Вошел Петька, таща огромный поднос, заполненный снедью. Я едва успел чернильницу убрать, когда поднос с грохотом был поставлен на стол.
— Что у тебя с почтой голубиной? — задал я вопрос, пока Митька, зашедший следом, расставлял приборы.
— Ничего. Голубей нет, — Петька развел руками. — Чтобы их подготовить время надобно, а у меня его почитай, что и не было. Но я успел ажно до Петербурга доехать, чтобы все разузнать. А вот ежели твой шар Эйлер до ума доведет и заставит его летать куда нам надобно, тогда и никаких голубей не понадобится.
— Не доведет, — я протер лицо, пытаясь прогнать остатки похмелья. Голова варила не на полную катушку, хорошо еще, что при разговоре с французом удалось сосредоточиться. — Бакунин где?
— Так едет. У него ни крыльев, ни шара нет, чтобы так быстро долететь, — Петька бухнул себе на тарелку каши, видать, возясь со мной тоже не позавтракал. — А почему не полетит?
— Там газ нужен, пара не хватит. И газ особенный, — я зевнул, даже не слишком понимая, что говорю, и лишь потом наткнулся на пристальный Петькин взгляд. — Что ты на меня так смотришь, словно я девка красная.
— Ничего, — Петька быстро отвел взгляд. — На встрече с Демидовым позволь присутствовать.
— Присутствуй, ежели желание такое появилось, — я махнул рукой и принялся за завтрак.
* * *
Лерхе стремительно вошел, буквально ворвался в комнату своей высокопоставленной пациентки. Вообще-то, это была как бы келья, но очень сильно похожая на королевские покои. Покосившись на приоткрытое окно, лекарь подошел к кровати больной и сел на стоящий рядом стул. После чего потер руки одну об другую и, когда они стали теплыми, дотронулся до лба испуганно глядящей на него Филиппы. Жар был, но Лерхе не сказал бы, что слишком сильный. Вот только, после того как появляются пустулы, жар обычно уходит, а здесь не ушел, да и пустулы какие-то не такие, ну совсем на оспенные не похожи. Он внимательно разглядел одну на сгибе обнаженной руки, которую девушка вытащила из-под одеяла.

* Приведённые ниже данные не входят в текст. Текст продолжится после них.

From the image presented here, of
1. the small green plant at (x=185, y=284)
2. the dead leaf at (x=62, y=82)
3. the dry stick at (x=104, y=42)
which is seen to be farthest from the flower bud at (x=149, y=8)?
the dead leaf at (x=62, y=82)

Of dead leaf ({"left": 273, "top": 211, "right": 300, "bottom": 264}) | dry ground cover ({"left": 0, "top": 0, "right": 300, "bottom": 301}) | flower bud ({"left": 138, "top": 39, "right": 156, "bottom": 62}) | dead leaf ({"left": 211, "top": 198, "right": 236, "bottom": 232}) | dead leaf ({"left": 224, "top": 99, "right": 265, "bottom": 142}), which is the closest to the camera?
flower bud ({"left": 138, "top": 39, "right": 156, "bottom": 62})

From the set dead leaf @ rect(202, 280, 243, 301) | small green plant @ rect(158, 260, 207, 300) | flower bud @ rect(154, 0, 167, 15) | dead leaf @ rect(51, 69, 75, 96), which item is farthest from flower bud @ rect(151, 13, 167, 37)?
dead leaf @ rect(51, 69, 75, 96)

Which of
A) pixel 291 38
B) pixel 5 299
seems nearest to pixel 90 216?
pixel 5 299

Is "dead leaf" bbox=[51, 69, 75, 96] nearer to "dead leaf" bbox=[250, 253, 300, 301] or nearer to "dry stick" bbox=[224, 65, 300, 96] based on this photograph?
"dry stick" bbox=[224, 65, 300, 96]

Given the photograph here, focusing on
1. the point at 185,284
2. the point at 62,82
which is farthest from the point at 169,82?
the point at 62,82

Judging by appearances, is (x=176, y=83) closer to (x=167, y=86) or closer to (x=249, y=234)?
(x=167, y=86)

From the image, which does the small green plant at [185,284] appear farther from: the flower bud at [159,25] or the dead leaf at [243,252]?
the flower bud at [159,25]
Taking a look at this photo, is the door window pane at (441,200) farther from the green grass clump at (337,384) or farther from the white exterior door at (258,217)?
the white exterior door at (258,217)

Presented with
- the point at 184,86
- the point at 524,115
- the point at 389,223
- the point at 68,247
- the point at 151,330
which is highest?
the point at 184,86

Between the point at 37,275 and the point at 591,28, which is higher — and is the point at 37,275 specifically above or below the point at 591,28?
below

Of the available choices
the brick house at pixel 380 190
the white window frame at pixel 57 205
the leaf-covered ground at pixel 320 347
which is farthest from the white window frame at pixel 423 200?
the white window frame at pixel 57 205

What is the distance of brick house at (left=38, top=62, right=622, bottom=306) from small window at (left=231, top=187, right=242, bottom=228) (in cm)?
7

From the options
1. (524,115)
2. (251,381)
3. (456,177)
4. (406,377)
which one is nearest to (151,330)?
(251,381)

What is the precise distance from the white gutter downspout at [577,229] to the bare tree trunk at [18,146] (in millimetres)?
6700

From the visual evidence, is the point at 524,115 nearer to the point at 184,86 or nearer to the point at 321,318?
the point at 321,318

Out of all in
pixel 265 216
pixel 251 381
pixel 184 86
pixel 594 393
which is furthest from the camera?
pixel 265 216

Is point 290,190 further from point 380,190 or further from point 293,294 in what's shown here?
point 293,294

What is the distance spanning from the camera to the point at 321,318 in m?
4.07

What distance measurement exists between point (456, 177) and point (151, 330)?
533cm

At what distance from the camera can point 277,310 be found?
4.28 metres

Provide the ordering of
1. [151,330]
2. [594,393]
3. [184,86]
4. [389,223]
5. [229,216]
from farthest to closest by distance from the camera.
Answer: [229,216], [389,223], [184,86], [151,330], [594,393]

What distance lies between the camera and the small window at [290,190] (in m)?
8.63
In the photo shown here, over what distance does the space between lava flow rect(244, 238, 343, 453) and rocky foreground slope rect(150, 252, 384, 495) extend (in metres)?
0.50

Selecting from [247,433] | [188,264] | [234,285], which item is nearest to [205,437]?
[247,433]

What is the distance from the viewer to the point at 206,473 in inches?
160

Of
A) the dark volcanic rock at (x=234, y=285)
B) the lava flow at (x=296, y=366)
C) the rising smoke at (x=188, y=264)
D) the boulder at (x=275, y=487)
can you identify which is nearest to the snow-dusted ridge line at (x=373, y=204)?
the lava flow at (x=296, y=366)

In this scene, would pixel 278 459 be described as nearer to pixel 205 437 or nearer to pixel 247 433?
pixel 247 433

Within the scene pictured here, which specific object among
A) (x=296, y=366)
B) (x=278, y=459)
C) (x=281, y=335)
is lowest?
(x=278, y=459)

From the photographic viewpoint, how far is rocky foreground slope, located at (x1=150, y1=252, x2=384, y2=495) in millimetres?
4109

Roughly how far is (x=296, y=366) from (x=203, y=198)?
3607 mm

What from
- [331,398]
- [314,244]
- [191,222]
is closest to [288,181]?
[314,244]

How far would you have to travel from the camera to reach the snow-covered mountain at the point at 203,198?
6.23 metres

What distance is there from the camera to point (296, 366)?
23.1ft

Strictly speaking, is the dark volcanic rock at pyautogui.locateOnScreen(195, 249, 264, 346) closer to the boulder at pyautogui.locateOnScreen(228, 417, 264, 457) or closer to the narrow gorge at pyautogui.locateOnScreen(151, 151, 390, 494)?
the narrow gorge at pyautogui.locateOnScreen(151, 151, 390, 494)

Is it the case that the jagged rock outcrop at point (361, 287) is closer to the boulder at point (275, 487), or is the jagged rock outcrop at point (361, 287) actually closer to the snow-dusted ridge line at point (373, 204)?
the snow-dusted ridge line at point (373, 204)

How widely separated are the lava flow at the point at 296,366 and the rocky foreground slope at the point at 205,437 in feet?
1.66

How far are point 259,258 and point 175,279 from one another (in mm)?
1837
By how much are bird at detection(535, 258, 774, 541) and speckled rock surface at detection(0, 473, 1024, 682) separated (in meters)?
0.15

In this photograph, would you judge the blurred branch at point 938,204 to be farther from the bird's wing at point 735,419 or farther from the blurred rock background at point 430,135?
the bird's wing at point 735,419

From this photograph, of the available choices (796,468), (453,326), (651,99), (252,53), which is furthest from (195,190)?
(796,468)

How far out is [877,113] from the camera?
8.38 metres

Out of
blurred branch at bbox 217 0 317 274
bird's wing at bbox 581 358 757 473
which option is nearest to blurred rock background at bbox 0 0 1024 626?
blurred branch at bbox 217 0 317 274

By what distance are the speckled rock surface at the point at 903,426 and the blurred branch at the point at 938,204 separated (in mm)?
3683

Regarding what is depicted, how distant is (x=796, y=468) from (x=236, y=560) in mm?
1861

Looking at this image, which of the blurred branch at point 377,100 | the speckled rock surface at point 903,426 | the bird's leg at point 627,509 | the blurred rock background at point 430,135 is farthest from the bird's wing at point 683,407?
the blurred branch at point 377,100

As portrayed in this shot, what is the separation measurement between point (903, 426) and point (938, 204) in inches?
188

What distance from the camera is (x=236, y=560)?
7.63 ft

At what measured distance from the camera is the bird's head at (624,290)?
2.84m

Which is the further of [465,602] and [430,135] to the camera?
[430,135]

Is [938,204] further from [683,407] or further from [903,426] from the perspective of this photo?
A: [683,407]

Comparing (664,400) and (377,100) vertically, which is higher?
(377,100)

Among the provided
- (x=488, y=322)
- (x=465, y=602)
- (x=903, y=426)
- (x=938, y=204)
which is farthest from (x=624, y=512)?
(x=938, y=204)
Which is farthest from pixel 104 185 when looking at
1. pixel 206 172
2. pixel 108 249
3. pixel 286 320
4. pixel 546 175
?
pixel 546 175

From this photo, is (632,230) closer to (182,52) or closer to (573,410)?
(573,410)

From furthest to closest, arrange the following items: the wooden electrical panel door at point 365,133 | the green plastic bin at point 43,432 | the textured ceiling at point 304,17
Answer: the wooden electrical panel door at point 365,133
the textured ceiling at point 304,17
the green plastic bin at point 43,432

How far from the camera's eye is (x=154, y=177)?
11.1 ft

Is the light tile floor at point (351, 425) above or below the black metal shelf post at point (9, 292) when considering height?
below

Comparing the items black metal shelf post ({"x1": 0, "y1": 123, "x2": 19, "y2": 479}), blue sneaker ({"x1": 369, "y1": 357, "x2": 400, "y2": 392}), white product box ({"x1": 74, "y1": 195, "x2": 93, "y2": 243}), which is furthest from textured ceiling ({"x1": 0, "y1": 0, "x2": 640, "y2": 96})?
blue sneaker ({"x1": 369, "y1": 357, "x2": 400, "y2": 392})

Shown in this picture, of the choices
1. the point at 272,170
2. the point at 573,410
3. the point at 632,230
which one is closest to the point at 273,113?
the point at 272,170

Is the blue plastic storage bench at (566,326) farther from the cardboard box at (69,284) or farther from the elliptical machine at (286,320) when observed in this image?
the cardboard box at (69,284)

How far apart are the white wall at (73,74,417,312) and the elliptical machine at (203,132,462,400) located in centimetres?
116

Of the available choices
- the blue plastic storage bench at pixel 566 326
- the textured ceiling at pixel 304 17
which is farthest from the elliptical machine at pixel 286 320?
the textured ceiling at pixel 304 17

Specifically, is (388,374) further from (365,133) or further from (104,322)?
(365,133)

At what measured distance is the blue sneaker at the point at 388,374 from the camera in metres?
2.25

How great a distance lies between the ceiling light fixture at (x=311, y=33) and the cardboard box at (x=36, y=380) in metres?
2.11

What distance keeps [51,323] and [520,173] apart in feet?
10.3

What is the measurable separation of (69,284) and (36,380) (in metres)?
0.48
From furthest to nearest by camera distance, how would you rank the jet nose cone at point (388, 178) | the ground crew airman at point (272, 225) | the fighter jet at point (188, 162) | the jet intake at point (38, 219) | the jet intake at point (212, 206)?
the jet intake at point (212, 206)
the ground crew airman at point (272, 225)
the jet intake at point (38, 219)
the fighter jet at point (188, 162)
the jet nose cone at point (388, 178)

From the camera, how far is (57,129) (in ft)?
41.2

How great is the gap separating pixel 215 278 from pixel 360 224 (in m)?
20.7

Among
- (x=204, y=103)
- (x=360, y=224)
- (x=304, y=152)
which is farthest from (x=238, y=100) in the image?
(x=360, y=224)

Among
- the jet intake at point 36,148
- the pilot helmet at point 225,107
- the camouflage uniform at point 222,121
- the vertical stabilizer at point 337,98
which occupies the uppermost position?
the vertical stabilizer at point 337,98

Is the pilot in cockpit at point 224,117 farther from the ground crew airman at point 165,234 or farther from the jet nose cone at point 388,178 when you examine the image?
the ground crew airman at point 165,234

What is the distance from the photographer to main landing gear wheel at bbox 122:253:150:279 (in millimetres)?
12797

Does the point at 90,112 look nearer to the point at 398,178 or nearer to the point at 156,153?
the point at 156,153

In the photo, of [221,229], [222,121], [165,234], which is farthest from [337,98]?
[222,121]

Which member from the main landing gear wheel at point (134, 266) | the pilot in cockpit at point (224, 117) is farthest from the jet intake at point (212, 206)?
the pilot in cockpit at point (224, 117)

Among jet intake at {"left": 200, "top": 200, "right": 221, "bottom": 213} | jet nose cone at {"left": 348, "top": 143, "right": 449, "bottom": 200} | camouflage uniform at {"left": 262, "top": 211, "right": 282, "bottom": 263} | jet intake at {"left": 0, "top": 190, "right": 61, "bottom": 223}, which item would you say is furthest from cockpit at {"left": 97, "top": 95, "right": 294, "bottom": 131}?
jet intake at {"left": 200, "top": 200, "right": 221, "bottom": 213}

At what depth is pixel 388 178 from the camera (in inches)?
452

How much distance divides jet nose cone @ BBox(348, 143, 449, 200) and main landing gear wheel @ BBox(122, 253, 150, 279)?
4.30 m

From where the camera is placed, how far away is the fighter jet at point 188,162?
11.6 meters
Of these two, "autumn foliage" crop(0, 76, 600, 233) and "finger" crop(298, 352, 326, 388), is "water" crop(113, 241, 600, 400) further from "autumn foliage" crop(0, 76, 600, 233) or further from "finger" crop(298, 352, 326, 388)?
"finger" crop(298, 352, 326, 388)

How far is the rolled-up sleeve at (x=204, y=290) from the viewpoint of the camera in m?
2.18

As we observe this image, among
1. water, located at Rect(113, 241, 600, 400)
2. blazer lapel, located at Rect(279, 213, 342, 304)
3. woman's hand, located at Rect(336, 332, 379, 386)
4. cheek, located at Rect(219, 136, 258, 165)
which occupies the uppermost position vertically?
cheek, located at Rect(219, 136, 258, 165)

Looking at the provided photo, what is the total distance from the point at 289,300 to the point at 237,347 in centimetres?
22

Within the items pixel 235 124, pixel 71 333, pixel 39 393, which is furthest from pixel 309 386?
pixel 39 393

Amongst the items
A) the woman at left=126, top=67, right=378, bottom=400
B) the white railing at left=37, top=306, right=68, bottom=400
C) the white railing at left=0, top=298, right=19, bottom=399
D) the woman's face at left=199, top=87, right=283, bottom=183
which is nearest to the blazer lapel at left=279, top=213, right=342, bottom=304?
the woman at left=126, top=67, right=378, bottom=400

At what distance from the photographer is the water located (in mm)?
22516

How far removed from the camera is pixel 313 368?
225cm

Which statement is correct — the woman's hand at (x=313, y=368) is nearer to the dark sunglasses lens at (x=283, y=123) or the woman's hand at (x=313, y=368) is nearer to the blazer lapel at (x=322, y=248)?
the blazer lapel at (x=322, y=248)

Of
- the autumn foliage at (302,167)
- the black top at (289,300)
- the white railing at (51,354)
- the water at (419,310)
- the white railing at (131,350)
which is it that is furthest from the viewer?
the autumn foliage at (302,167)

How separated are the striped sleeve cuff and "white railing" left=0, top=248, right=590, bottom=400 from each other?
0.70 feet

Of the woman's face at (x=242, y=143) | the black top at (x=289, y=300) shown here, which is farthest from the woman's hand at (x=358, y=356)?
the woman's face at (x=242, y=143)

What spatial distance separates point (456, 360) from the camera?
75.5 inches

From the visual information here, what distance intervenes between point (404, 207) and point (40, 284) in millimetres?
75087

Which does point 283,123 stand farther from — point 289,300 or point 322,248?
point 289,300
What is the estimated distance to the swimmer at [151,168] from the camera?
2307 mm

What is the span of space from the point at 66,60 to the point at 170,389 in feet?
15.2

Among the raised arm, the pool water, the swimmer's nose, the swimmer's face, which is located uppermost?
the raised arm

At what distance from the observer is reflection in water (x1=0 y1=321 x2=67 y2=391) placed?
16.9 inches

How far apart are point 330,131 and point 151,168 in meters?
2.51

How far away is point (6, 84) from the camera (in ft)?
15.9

— Жарко, — пролепетала она. — Я окно приказала приоткрыть, потому что сильно жарко.
Лерхе кивнул и в который раз покосился на окно. Свежий морозный воздух наполнял комнату, и в ней вовсе не пахло болезнью. Обычная комната молодой особы. А вот то, что жар немного спал именно благодаря открытому окну, он почему-то был уверен. А уверенность эту ему придавали наблюдения, которые он делал, пользуя раненных солдат: они лучше переносили и болезни, и ранения, когда все еще находились в полевых условиях, на воздухе, и гангрен у них развивалось меньше, чем тогда, когда их увозили в душные не проветриваемые госпиталя. Обо всем этом Лерхе думал, считая пульс Филиппы. Пульс как пульс, немного ускорен, да и только.